Various Artists – Endangered Species Vol. 1
John King – Munich
The Actor – Picture 210 (Demo)
Brazil – Tvoj Svijet
Jamal Khe – L’Étranger (Ana Gharib)
Nightless – Abemus Mind
In eleven years of deep digging, Dark Entries has uncovered many curiosities, lone exemplars of the scarsest breeds. They are lurking in Croatia, on the streets of New York, maybe in the back of your own dusty closet – these odd-ball Italo and synth-wave monsters are too rare to live, too divine to die. Once-lost creatures now have a home with Dark Entries’ new Endangered Species series. The inaugural edition features five specimens previously deemed extinct, only mentioned passingly in lore and speculation, but now safely preserved on vinyl.
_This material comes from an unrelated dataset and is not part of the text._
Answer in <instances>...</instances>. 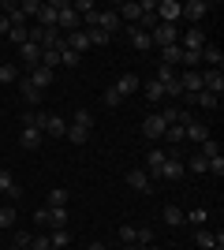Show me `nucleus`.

The first cut on Endangered Species Vol. 1 is the previously unreleased electro-New Wave gem “Munich” by John King, an artist best known for his work as one half of the Dust Brothers, lauded producers of the Beastie Boys’ legendary Paul’s Boutique. “Munich”, a Danceteria-ready cut produced in 1983, sheds some light on King’s earlier interests, bridging between freestyle and emotive synthpop. Next up is a rare demo version of The Actor’s “Picture 210”. The Dutch duo here channel both the minimalism of Kraftwerk and the Surrealism of Throbbing Gristle to create one of the finest teary-eyed Goth club anthems. Brazil is a synthpop band from Croatia, and they feature with their 1990 cover of Tears for Fears’ “Mad World”, which is sure to turn some heads on the dancefloor. The eerily faithful production belies Brazil’s re-working of the song’s lyrics. “L’Étranger (Ana Gharib)” by Jamal Khe follows, a pearl originally only available on an impossibly rare French 7” from 1983. Khe is from the Ain Beida region of Algeria, and his Arabic vocal melodies perfectly complement the propulsive percussion and airy arpeggios from producer Jacky Bourgogne. Closing the record is the previously unreleased “Abemus Mind” from Marzio Benellil’s project Nightless. Recorded in 1983, this moody, low-tempo Italo groover features Gregorian chant-inspired vocoders and jazzy piano courtesy of Benelli’s collaborator Marco Falagiani.
All songs were mastered for vinyl by George Horn. The sleeve is the first in a series of endangered animal designs by Eloise Leigh, featuring the glam tiger in its natural, 1980’s habitat. Also included is an insert with lyrics, photos, and notes. Please assist us in our efforts to preserve this planet’s weirdest beasts.